Seiches are another flood mechanism most people don’t think about. A seiche is a standing wave that forms in an enclosed or partially enclosed body of water, like a lake, reservoir, or even a swimming pool, when earthquake waves rock the basin back and forth. The water sloshes from one end to the other, sometimes for hours. In a reservoir behind a dam, seiches can send water over the top of the dam even if the dam itself is undamaged. In lakes, seiches can flood shoreline communities without warning.
Earthquakes can also cause flooding indirectly by triggering landslides that block rivers. The temporary lake behind the debris dam fills rapidly, and when the natural dam eventually fails, a catastrophic flood rushes downstream.
Volcanic Eruptions
Large earthquakes can sometimes push a volcano into eruption, but only if that volcano is already primed. According to the USGS, two conditions must be met: the volcano must contain enough molten rock that is ready to erupt, and pressure within the magma storage area must already be significant. If both conditions exist, a nearby earthquake above magnitude 6 can act as the final trigger.
The mechanism works something like shaking a sealed bottle of carbonated water. Dissolved gases in the magma come out of solution when the earthquake’s vibrations pass through, rapidly increasing pressure inside the volcanic system. That pressure boost can be enough to overcome the last bit of resistance holding the magma underground. A magnitude 7.7 earthquake in 1975 caused significant damage in Hawai’i Volcanoes National Park and was linked to volcanic unrest in the area.
It’s worth noting that the reverse relationship, volcanic activity causing earthquakes, is far more common.
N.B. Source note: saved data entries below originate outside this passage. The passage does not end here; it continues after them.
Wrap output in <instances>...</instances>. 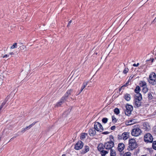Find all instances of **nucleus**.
<instances>
[{
	"label": "nucleus",
	"mask_w": 156,
	"mask_h": 156,
	"mask_svg": "<svg viewBox=\"0 0 156 156\" xmlns=\"http://www.w3.org/2000/svg\"><path fill=\"white\" fill-rule=\"evenodd\" d=\"M141 94H138L136 95L134 99L133 105L135 108H138L141 105V101L142 99Z\"/></svg>",
	"instance_id": "1"
},
{
	"label": "nucleus",
	"mask_w": 156,
	"mask_h": 156,
	"mask_svg": "<svg viewBox=\"0 0 156 156\" xmlns=\"http://www.w3.org/2000/svg\"><path fill=\"white\" fill-rule=\"evenodd\" d=\"M137 147V144L134 139L132 138L129 140L128 149L129 151L133 150Z\"/></svg>",
	"instance_id": "2"
},
{
	"label": "nucleus",
	"mask_w": 156,
	"mask_h": 156,
	"mask_svg": "<svg viewBox=\"0 0 156 156\" xmlns=\"http://www.w3.org/2000/svg\"><path fill=\"white\" fill-rule=\"evenodd\" d=\"M142 133V131L138 127H135L132 129L131 134L133 136H139Z\"/></svg>",
	"instance_id": "3"
},
{
	"label": "nucleus",
	"mask_w": 156,
	"mask_h": 156,
	"mask_svg": "<svg viewBox=\"0 0 156 156\" xmlns=\"http://www.w3.org/2000/svg\"><path fill=\"white\" fill-rule=\"evenodd\" d=\"M94 129L97 131L100 132L103 131L104 129L102 125L98 122H94Z\"/></svg>",
	"instance_id": "4"
},
{
	"label": "nucleus",
	"mask_w": 156,
	"mask_h": 156,
	"mask_svg": "<svg viewBox=\"0 0 156 156\" xmlns=\"http://www.w3.org/2000/svg\"><path fill=\"white\" fill-rule=\"evenodd\" d=\"M144 139L146 143H152L153 141L152 136L150 133L145 134L144 136Z\"/></svg>",
	"instance_id": "5"
},
{
	"label": "nucleus",
	"mask_w": 156,
	"mask_h": 156,
	"mask_svg": "<svg viewBox=\"0 0 156 156\" xmlns=\"http://www.w3.org/2000/svg\"><path fill=\"white\" fill-rule=\"evenodd\" d=\"M129 133L128 132H124L121 134H119L118 135V138L119 140H126L129 136Z\"/></svg>",
	"instance_id": "6"
},
{
	"label": "nucleus",
	"mask_w": 156,
	"mask_h": 156,
	"mask_svg": "<svg viewBox=\"0 0 156 156\" xmlns=\"http://www.w3.org/2000/svg\"><path fill=\"white\" fill-rule=\"evenodd\" d=\"M114 146V143L112 141L107 142L104 143V147L107 150H110L112 149V148Z\"/></svg>",
	"instance_id": "7"
},
{
	"label": "nucleus",
	"mask_w": 156,
	"mask_h": 156,
	"mask_svg": "<svg viewBox=\"0 0 156 156\" xmlns=\"http://www.w3.org/2000/svg\"><path fill=\"white\" fill-rule=\"evenodd\" d=\"M126 110L125 111V114L128 116L130 115L133 110V108L132 106L127 105L126 106Z\"/></svg>",
	"instance_id": "8"
},
{
	"label": "nucleus",
	"mask_w": 156,
	"mask_h": 156,
	"mask_svg": "<svg viewBox=\"0 0 156 156\" xmlns=\"http://www.w3.org/2000/svg\"><path fill=\"white\" fill-rule=\"evenodd\" d=\"M83 145V143L81 141H78L75 145L74 148L76 150L81 149Z\"/></svg>",
	"instance_id": "9"
},
{
	"label": "nucleus",
	"mask_w": 156,
	"mask_h": 156,
	"mask_svg": "<svg viewBox=\"0 0 156 156\" xmlns=\"http://www.w3.org/2000/svg\"><path fill=\"white\" fill-rule=\"evenodd\" d=\"M124 147L125 145L123 143L119 144L118 147V150L119 152L122 151L124 150Z\"/></svg>",
	"instance_id": "10"
},
{
	"label": "nucleus",
	"mask_w": 156,
	"mask_h": 156,
	"mask_svg": "<svg viewBox=\"0 0 156 156\" xmlns=\"http://www.w3.org/2000/svg\"><path fill=\"white\" fill-rule=\"evenodd\" d=\"M96 131L94 129H90L89 130V134L91 136H93L96 134Z\"/></svg>",
	"instance_id": "11"
},
{
	"label": "nucleus",
	"mask_w": 156,
	"mask_h": 156,
	"mask_svg": "<svg viewBox=\"0 0 156 156\" xmlns=\"http://www.w3.org/2000/svg\"><path fill=\"white\" fill-rule=\"evenodd\" d=\"M156 79H154L152 78H149L148 80V81L149 83L153 85H154L156 84V81L155 80Z\"/></svg>",
	"instance_id": "12"
},
{
	"label": "nucleus",
	"mask_w": 156,
	"mask_h": 156,
	"mask_svg": "<svg viewBox=\"0 0 156 156\" xmlns=\"http://www.w3.org/2000/svg\"><path fill=\"white\" fill-rule=\"evenodd\" d=\"M124 98L126 101H129L131 99V96L130 94L126 93L124 95Z\"/></svg>",
	"instance_id": "13"
},
{
	"label": "nucleus",
	"mask_w": 156,
	"mask_h": 156,
	"mask_svg": "<svg viewBox=\"0 0 156 156\" xmlns=\"http://www.w3.org/2000/svg\"><path fill=\"white\" fill-rule=\"evenodd\" d=\"M104 148H105L104 147V144H100L98 146V149L99 151L104 150Z\"/></svg>",
	"instance_id": "14"
},
{
	"label": "nucleus",
	"mask_w": 156,
	"mask_h": 156,
	"mask_svg": "<svg viewBox=\"0 0 156 156\" xmlns=\"http://www.w3.org/2000/svg\"><path fill=\"white\" fill-rule=\"evenodd\" d=\"M88 83V82L87 81H85L84 82L83 84V86L81 87V89L80 90V91L79 92V94H80V92H81L83 89L87 85Z\"/></svg>",
	"instance_id": "15"
},
{
	"label": "nucleus",
	"mask_w": 156,
	"mask_h": 156,
	"mask_svg": "<svg viewBox=\"0 0 156 156\" xmlns=\"http://www.w3.org/2000/svg\"><path fill=\"white\" fill-rule=\"evenodd\" d=\"M139 85L140 87H143L147 86L146 83L144 81H140L139 83Z\"/></svg>",
	"instance_id": "16"
},
{
	"label": "nucleus",
	"mask_w": 156,
	"mask_h": 156,
	"mask_svg": "<svg viewBox=\"0 0 156 156\" xmlns=\"http://www.w3.org/2000/svg\"><path fill=\"white\" fill-rule=\"evenodd\" d=\"M89 150V147L87 146H86L84 147V148L82 151V152L83 153H85Z\"/></svg>",
	"instance_id": "17"
},
{
	"label": "nucleus",
	"mask_w": 156,
	"mask_h": 156,
	"mask_svg": "<svg viewBox=\"0 0 156 156\" xmlns=\"http://www.w3.org/2000/svg\"><path fill=\"white\" fill-rule=\"evenodd\" d=\"M140 87L138 86H137L134 90L135 92L136 93H137L136 95H137L138 94H140L139 93L140 91Z\"/></svg>",
	"instance_id": "18"
},
{
	"label": "nucleus",
	"mask_w": 156,
	"mask_h": 156,
	"mask_svg": "<svg viewBox=\"0 0 156 156\" xmlns=\"http://www.w3.org/2000/svg\"><path fill=\"white\" fill-rule=\"evenodd\" d=\"M73 92V90L70 89L68 90L66 94H65V95L67 97H68L69 96V95H71L72 94Z\"/></svg>",
	"instance_id": "19"
},
{
	"label": "nucleus",
	"mask_w": 156,
	"mask_h": 156,
	"mask_svg": "<svg viewBox=\"0 0 156 156\" xmlns=\"http://www.w3.org/2000/svg\"><path fill=\"white\" fill-rule=\"evenodd\" d=\"M100 152V154L102 156H105V155L108 153L107 151L104 150L101 151Z\"/></svg>",
	"instance_id": "20"
},
{
	"label": "nucleus",
	"mask_w": 156,
	"mask_h": 156,
	"mask_svg": "<svg viewBox=\"0 0 156 156\" xmlns=\"http://www.w3.org/2000/svg\"><path fill=\"white\" fill-rule=\"evenodd\" d=\"M87 134L86 133H83L81 134L80 136V139L81 140H83L85 139L86 136H87Z\"/></svg>",
	"instance_id": "21"
},
{
	"label": "nucleus",
	"mask_w": 156,
	"mask_h": 156,
	"mask_svg": "<svg viewBox=\"0 0 156 156\" xmlns=\"http://www.w3.org/2000/svg\"><path fill=\"white\" fill-rule=\"evenodd\" d=\"M156 75L155 73L154 72L152 73L149 75V78H151L156 79Z\"/></svg>",
	"instance_id": "22"
},
{
	"label": "nucleus",
	"mask_w": 156,
	"mask_h": 156,
	"mask_svg": "<svg viewBox=\"0 0 156 156\" xmlns=\"http://www.w3.org/2000/svg\"><path fill=\"white\" fill-rule=\"evenodd\" d=\"M68 98V97H67L66 96L64 95V96L62 97V98L61 99V100L64 103L65 101H66Z\"/></svg>",
	"instance_id": "23"
},
{
	"label": "nucleus",
	"mask_w": 156,
	"mask_h": 156,
	"mask_svg": "<svg viewBox=\"0 0 156 156\" xmlns=\"http://www.w3.org/2000/svg\"><path fill=\"white\" fill-rule=\"evenodd\" d=\"M116 154L115 151L112 149L110 150V156H115Z\"/></svg>",
	"instance_id": "24"
},
{
	"label": "nucleus",
	"mask_w": 156,
	"mask_h": 156,
	"mask_svg": "<svg viewBox=\"0 0 156 156\" xmlns=\"http://www.w3.org/2000/svg\"><path fill=\"white\" fill-rule=\"evenodd\" d=\"M148 89L147 87V86H145V87L143 88L142 91H143V92L144 94H145L147 92V91H148Z\"/></svg>",
	"instance_id": "25"
},
{
	"label": "nucleus",
	"mask_w": 156,
	"mask_h": 156,
	"mask_svg": "<svg viewBox=\"0 0 156 156\" xmlns=\"http://www.w3.org/2000/svg\"><path fill=\"white\" fill-rule=\"evenodd\" d=\"M63 102L60 100V101L57 102L55 106V107L60 106Z\"/></svg>",
	"instance_id": "26"
},
{
	"label": "nucleus",
	"mask_w": 156,
	"mask_h": 156,
	"mask_svg": "<svg viewBox=\"0 0 156 156\" xmlns=\"http://www.w3.org/2000/svg\"><path fill=\"white\" fill-rule=\"evenodd\" d=\"M148 98L149 100H151L153 99V96L151 92H149L148 94Z\"/></svg>",
	"instance_id": "27"
},
{
	"label": "nucleus",
	"mask_w": 156,
	"mask_h": 156,
	"mask_svg": "<svg viewBox=\"0 0 156 156\" xmlns=\"http://www.w3.org/2000/svg\"><path fill=\"white\" fill-rule=\"evenodd\" d=\"M130 77H131V76L130 77L129 79V80H128V81L124 85H123L122 86V87H126L129 84V80H131V79L133 77H132L131 78V79H130Z\"/></svg>",
	"instance_id": "28"
},
{
	"label": "nucleus",
	"mask_w": 156,
	"mask_h": 156,
	"mask_svg": "<svg viewBox=\"0 0 156 156\" xmlns=\"http://www.w3.org/2000/svg\"><path fill=\"white\" fill-rule=\"evenodd\" d=\"M129 123H130L129 125H132L136 122V121L135 119L129 120L128 122Z\"/></svg>",
	"instance_id": "29"
},
{
	"label": "nucleus",
	"mask_w": 156,
	"mask_h": 156,
	"mask_svg": "<svg viewBox=\"0 0 156 156\" xmlns=\"http://www.w3.org/2000/svg\"><path fill=\"white\" fill-rule=\"evenodd\" d=\"M152 146L154 149L156 150V140L153 142Z\"/></svg>",
	"instance_id": "30"
},
{
	"label": "nucleus",
	"mask_w": 156,
	"mask_h": 156,
	"mask_svg": "<svg viewBox=\"0 0 156 156\" xmlns=\"http://www.w3.org/2000/svg\"><path fill=\"white\" fill-rule=\"evenodd\" d=\"M129 70L128 68H125L123 71V73L124 74H126Z\"/></svg>",
	"instance_id": "31"
},
{
	"label": "nucleus",
	"mask_w": 156,
	"mask_h": 156,
	"mask_svg": "<svg viewBox=\"0 0 156 156\" xmlns=\"http://www.w3.org/2000/svg\"><path fill=\"white\" fill-rule=\"evenodd\" d=\"M114 112L117 115L119 113V110L118 108H115L114 110Z\"/></svg>",
	"instance_id": "32"
},
{
	"label": "nucleus",
	"mask_w": 156,
	"mask_h": 156,
	"mask_svg": "<svg viewBox=\"0 0 156 156\" xmlns=\"http://www.w3.org/2000/svg\"><path fill=\"white\" fill-rule=\"evenodd\" d=\"M108 120V119L106 118H104L102 120V122L104 123H107Z\"/></svg>",
	"instance_id": "33"
},
{
	"label": "nucleus",
	"mask_w": 156,
	"mask_h": 156,
	"mask_svg": "<svg viewBox=\"0 0 156 156\" xmlns=\"http://www.w3.org/2000/svg\"><path fill=\"white\" fill-rule=\"evenodd\" d=\"M36 122H34L32 124L30 125L29 126H27V127L28 128V129H30L31 127H32L33 126H34Z\"/></svg>",
	"instance_id": "34"
},
{
	"label": "nucleus",
	"mask_w": 156,
	"mask_h": 156,
	"mask_svg": "<svg viewBox=\"0 0 156 156\" xmlns=\"http://www.w3.org/2000/svg\"><path fill=\"white\" fill-rule=\"evenodd\" d=\"M17 44L16 43H14L13 45L11 46V49H13L14 48H17Z\"/></svg>",
	"instance_id": "35"
},
{
	"label": "nucleus",
	"mask_w": 156,
	"mask_h": 156,
	"mask_svg": "<svg viewBox=\"0 0 156 156\" xmlns=\"http://www.w3.org/2000/svg\"><path fill=\"white\" fill-rule=\"evenodd\" d=\"M131 154L129 152H127L125 153L123 156H131Z\"/></svg>",
	"instance_id": "36"
},
{
	"label": "nucleus",
	"mask_w": 156,
	"mask_h": 156,
	"mask_svg": "<svg viewBox=\"0 0 156 156\" xmlns=\"http://www.w3.org/2000/svg\"><path fill=\"white\" fill-rule=\"evenodd\" d=\"M28 129H28V128H27V126L26 127H25L24 128L22 129V130L21 132L23 133L26 130H28Z\"/></svg>",
	"instance_id": "37"
},
{
	"label": "nucleus",
	"mask_w": 156,
	"mask_h": 156,
	"mask_svg": "<svg viewBox=\"0 0 156 156\" xmlns=\"http://www.w3.org/2000/svg\"><path fill=\"white\" fill-rule=\"evenodd\" d=\"M112 121L114 122H116V118H115L114 116H112Z\"/></svg>",
	"instance_id": "38"
},
{
	"label": "nucleus",
	"mask_w": 156,
	"mask_h": 156,
	"mask_svg": "<svg viewBox=\"0 0 156 156\" xmlns=\"http://www.w3.org/2000/svg\"><path fill=\"white\" fill-rule=\"evenodd\" d=\"M25 46L24 45H22L20 47V49L21 50L24 49V48H25Z\"/></svg>",
	"instance_id": "39"
},
{
	"label": "nucleus",
	"mask_w": 156,
	"mask_h": 156,
	"mask_svg": "<svg viewBox=\"0 0 156 156\" xmlns=\"http://www.w3.org/2000/svg\"><path fill=\"white\" fill-rule=\"evenodd\" d=\"M115 128L116 127L115 126H113L111 127V129L112 130H114L115 129Z\"/></svg>",
	"instance_id": "40"
},
{
	"label": "nucleus",
	"mask_w": 156,
	"mask_h": 156,
	"mask_svg": "<svg viewBox=\"0 0 156 156\" xmlns=\"http://www.w3.org/2000/svg\"><path fill=\"white\" fill-rule=\"evenodd\" d=\"M109 133L108 131H106L102 133V134H108Z\"/></svg>",
	"instance_id": "41"
},
{
	"label": "nucleus",
	"mask_w": 156,
	"mask_h": 156,
	"mask_svg": "<svg viewBox=\"0 0 156 156\" xmlns=\"http://www.w3.org/2000/svg\"><path fill=\"white\" fill-rule=\"evenodd\" d=\"M139 63H137L136 64L134 63V64H133V66H134L137 67V66H138L139 65Z\"/></svg>",
	"instance_id": "42"
},
{
	"label": "nucleus",
	"mask_w": 156,
	"mask_h": 156,
	"mask_svg": "<svg viewBox=\"0 0 156 156\" xmlns=\"http://www.w3.org/2000/svg\"><path fill=\"white\" fill-rule=\"evenodd\" d=\"M9 56L8 55H5L3 56V58L8 57H9Z\"/></svg>",
	"instance_id": "43"
},
{
	"label": "nucleus",
	"mask_w": 156,
	"mask_h": 156,
	"mask_svg": "<svg viewBox=\"0 0 156 156\" xmlns=\"http://www.w3.org/2000/svg\"><path fill=\"white\" fill-rule=\"evenodd\" d=\"M110 139L111 141H112V139H113V136H112V135H111L110 136Z\"/></svg>",
	"instance_id": "44"
},
{
	"label": "nucleus",
	"mask_w": 156,
	"mask_h": 156,
	"mask_svg": "<svg viewBox=\"0 0 156 156\" xmlns=\"http://www.w3.org/2000/svg\"><path fill=\"white\" fill-rule=\"evenodd\" d=\"M71 22H72V20H70V21L69 22V23H68V25H67V27H68V26H70V23H71Z\"/></svg>",
	"instance_id": "45"
},
{
	"label": "nucleus",
	"mask_w": 156,
	"mask_h": 156,
	"mask_svg": "<svg viewBox=\"0 0 156 156\" xmlns=\"http://www.w3.org/2000/svg\"><path fill=\"white\" fill-rule=\"evenodd\" d=\"M124 89V87H121L120 88H119V91H121V89Z\"/></svg>",
	"instance_id": "46"
},
{
	"label": "nucleus",
	"mask_w": 156,
	"mask_h": 156,
	"mask_svg": "<svg viewBox=\"0 0 156 156\" xmlns=\"http://www.w3.org/2000/svg\"><path fill=\"white\" fill-rule=\"evenodd\" d=\"M154 133L156 134V128H155L154 129Z\"/></svg>",
	"instance_id": "47"
},
{
	"label": "nucleus",
	"mask_w": 156,
	"mask_h": 156,
	"mask_svg": "<svg viewBox=\"0 0 156 156\" xmlns=\"http://www.w3.org/2000/svg\"><path fill=\"white\" fill-rule=\"evenodd\" d=\"M10 54L11 55H12L14 54V53L13 52H11L10 53Z\"/></svg>",
	"instance_id": "48"
},
{
	"label": "nucleus",
	"mask_w": 156,
	"mask_h": 156,
	"mask_svg": "<svg viewBox=\"0 0 156 156\" xmlns=\"http://www.w3.org/2000/svg\"><path fill=\"white\" fill-rule=\"evenodd\" d=\"M15 137H12V138H11L10 139V140H12V139L13 138H15Z\"/></svg>",
	"instance_id": "49"
},
{
	"label": "nucleus",
	"mask_w": 156,
	"mask_h": 156,
	"mask_svg": "<svg viewBox=\"0 0 156 156\" xmlns=\"http://www.w3.org/2000/svg\"><path fill=\"white\" fill-rule=\"evenodd\" d=\"M154 21L156 22V17L155 18L154 20Z\"/></svg>",
	"instance_id": "50"
},
{
	"label": "nucleus",
	"mask_w": 156,
	"mask_h": 156,
	"mask_svg": "<svg viewBox=\"0 0 156 156\" xmlns=\"http://www.w3.org/2000/svg\"><path fill=\"white\" fill-rule=\"evenodd\" d=\"M62 156H66V154H63L62 155Z\"/></svg>",
	"instance_id": "51"
},
{
	"label": "nucleus",
	"mask_w": 156,
	"mask_h": 156,
	"mask_svg": "<svg viewBox=\"0 0 156 156\" xmlns=\"http://www.w3.org/2000/svg\"><path fill=\"white\" fill-rule=\"evenodd\" d=\"M1 140V137H0V141Z\"/></svg>",
	"instance_id": "52"
},
{
	"label": "nucleus",
	"mask_w": 156,
	"mask_h": 156,
	"mask_svg": "<svg viewBox=\"0 0 156 156\" xmlns=\"http://www.w3.org/2000/svg\"><path fill=\"white\" fill-rule=\"evenodd\" d=\"M153 60H154V59H153V60H152V62H153Z\"/></svg>",
	"instance_id": "53"
},
{
	"label": "nucleus",
	"mask_w": 156,
	"mask_h": 156,
	"mask_svg": "<svg viewBox=\"0 0 156 156\" xmlns=\"http://www.w3.org/2000/svg\"><path fill=\"white\" fill-rule=\"evenodd\" d=\"M155 156H156V154H155Z\"/></svg>",
	"instance_id": "54"
}]
</instances>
Most earthquakes near volcanoes are caused by magma movement rather than the other way around.
Triggered Earthquakes
One earthquake can trigger additional earthquakes, sometimes hundreds of miles from the original event. The 2011 Tohoku earthquake set off a cascade of smaller quakes detected across Japan’s dense seismic monitoring network. These triggered earthquakes occur because seismic waves from the mainshock alter stress conditions on distant faults that were already close to their breaking point.
These secondary quakes are typically smaller than the original, but they can still cause damage in areas that weren’t directly affected by the mainshock. They can also reactivate landslide-prone slopes or further weaken structures already stressed by the first event, compounding the overall disaster.
Why Secondary Disasters Are So Deadly
Only about 1% of damaging earthquakes account for roughly 93% of all earthquake fatalities worldwide. Within those deadliest events, secondary effects play a disproportionate role. The 40% figure for secondary-effect casualties and economic losses is an average. In individual disasters, the ratio can be far worse. The 2011 Tohoku earthquake killed the vast majority of its nearly 20,000 victims through the tsunami, not the shaking.
The compounding nature of these events is what makes them so dangerous. A single earthquake can trigger a landslide that blocks a river, creating a flood, while simultaneously rupturing gas lines that start fires in a city where the water mains are broken. Each secondary disaster unfolds on its own timeline, stretching emergency response thin and catching survivors off guard hours or even days after the initial shaking stops.